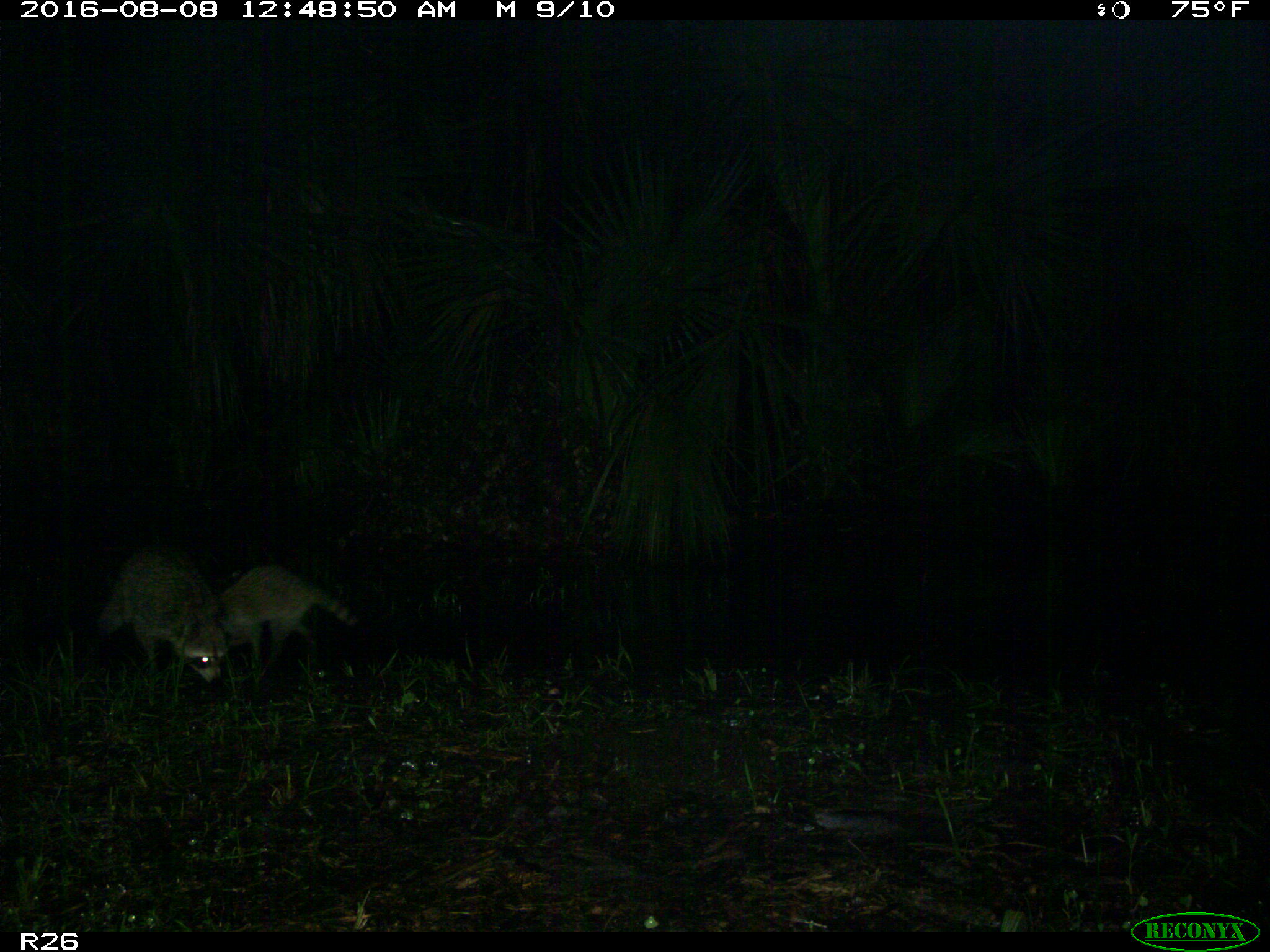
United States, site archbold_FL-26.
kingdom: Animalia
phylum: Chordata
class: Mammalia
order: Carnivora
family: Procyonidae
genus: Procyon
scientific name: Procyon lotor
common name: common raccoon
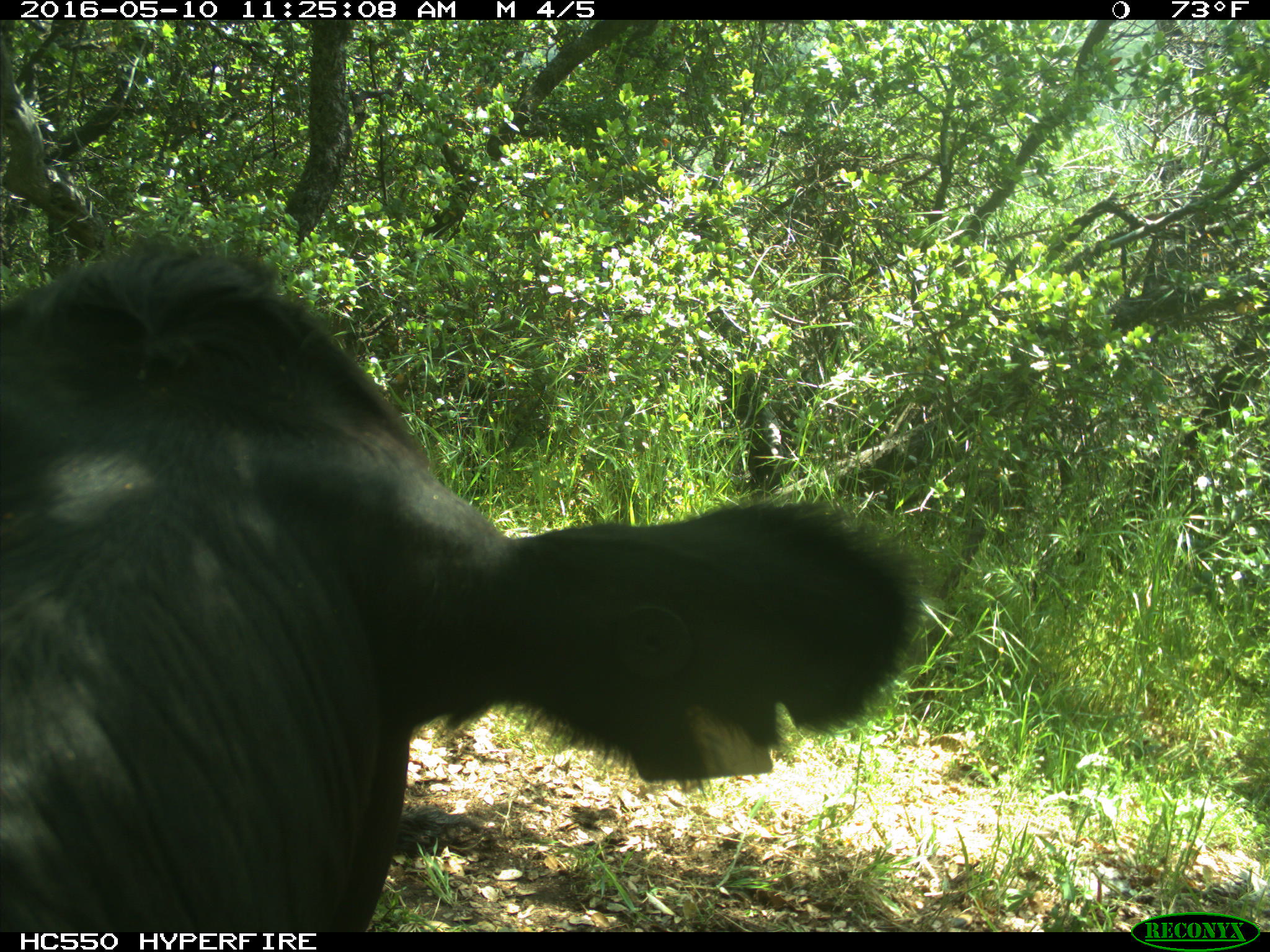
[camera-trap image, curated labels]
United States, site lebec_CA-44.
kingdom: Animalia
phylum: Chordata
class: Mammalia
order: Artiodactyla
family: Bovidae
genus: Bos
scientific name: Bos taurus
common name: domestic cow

----------------------------------------

EXERCISE BRIEF -> Write the entries above out in full, exactly, with no images.

SOLUTION TO THE EXERCISE ->
United States, site archbold_FL-26.
kingdom: Animalia
phylum: Chordata
class: Mammalia
order: Carnivora
family: Procyonidae
genus: Procyon
scientific name: Procyon lotor
common name: common raccoon
[camera-trap image, curated labels]
United States, site lebec_CA-44.
kingdom: Animalia
phylum: Chordata
class: Mammalia
order: Artiodactyla
family: Bovidae
genus: Bos
scientific name: Bos taurus
common name: domestic cow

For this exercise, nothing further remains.